Нынешняя экономическая политика, как мне кажется, в значительной мере может объясняться и советским сознанием российских руководителей. Я в свое время учился на экономическом факультете МГУ и прекрасно помню курс, называвшийся в далеком советском прошлом «Экономика непроизводственной сферы». Согласно этому концепту, вся сфера услуг — от общественного питания, гостиничного хозяйства и используемых частными лицами систем связи до образования, здравоохранения и науки — считалась «непроизводственной» на том основании, что ее продукты «не принимают вещной формы и не могут накапливаться, тем самым участвуя в образовании национального дохода». Советские исследователи шли еще дальше и утверждали, что «в отличие от продукта материального производства полезный эффект труда работников непроизводственной сферы имеет социальную окраску — и выступает как производительный труд только в случае, если он организован в господствующей форме производственных отношений и реализует цель [соответствующего] способа производства».

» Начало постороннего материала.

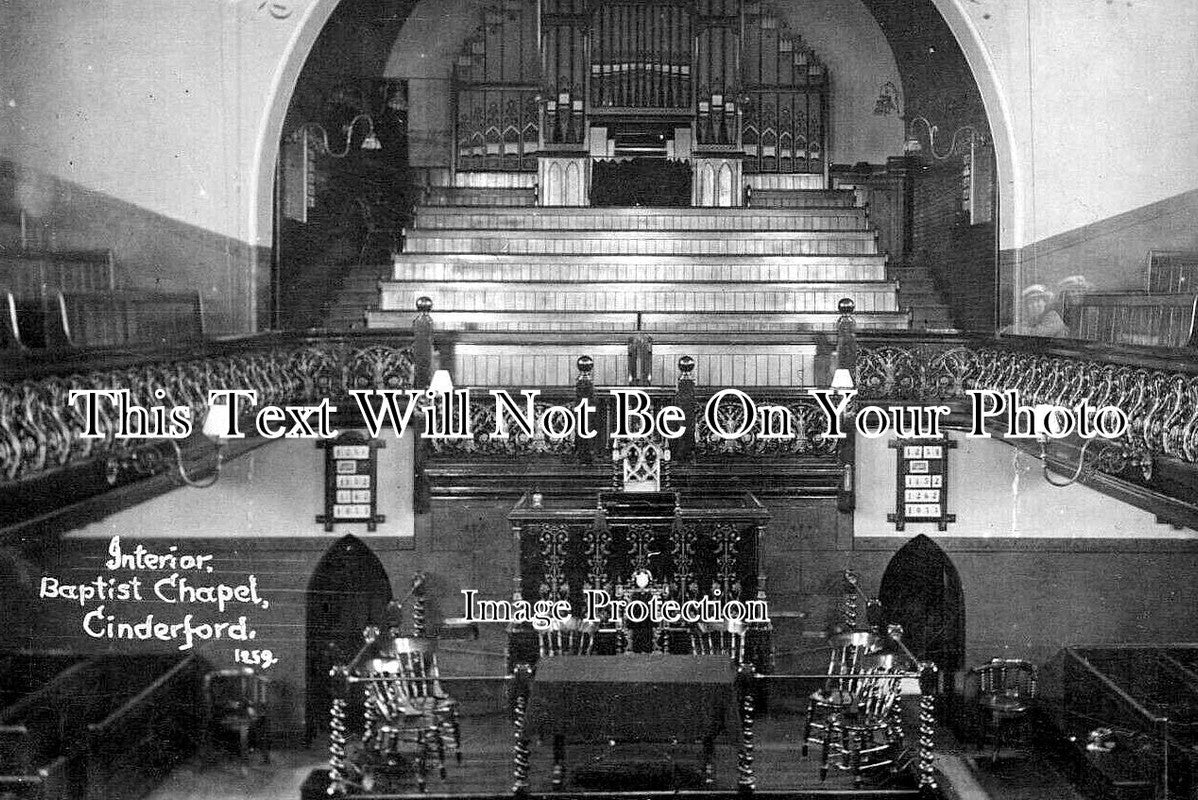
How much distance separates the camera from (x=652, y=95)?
9367 millimetres

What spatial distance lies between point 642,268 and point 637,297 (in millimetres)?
258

Я специально привел эти цитаты для того, чтобы показать: советским по своей ментальности людям, заселившим Кремль и Белый дом, чрезвычайно сложно не воспринимать сферу услуг как нечто никчемное, а малый и средний бизнес, стремящийся оставаться в стороне от господствующего государственно-олигархического способа производства, — как классово чуждое явление.
Концепция «непроизводственной сферы», во многом оправдывавшая неэффективную плановую экономику СССР, была одним из самых одиозных порождений «исторического материализма», обусловившим нараставшее хозяйственное отставание Советского Союза от передовых стран ввиду глубокого пренебрежения к накоплению и развитию человеческого капитала. Человек в советские времена воспроизводился не столько как личность, сколько как рабочая сила, что в итоге и привело к историческому краху коммунистических систем.
В последние годы российские элиты относятся к людям с еще большим пренебрежением — и их политика в отношении науки, культуры, образования и здравоохранения это подтверждает. Сейчас, намереваясь спасать «капитанов отечественной индустрии», они движимы реминисценциями советской эпохи, когда все остальное было принято считать не столь существенным, а уж если дело доходило до шанса людей заработать на жизнь самим — так и просто враждебным.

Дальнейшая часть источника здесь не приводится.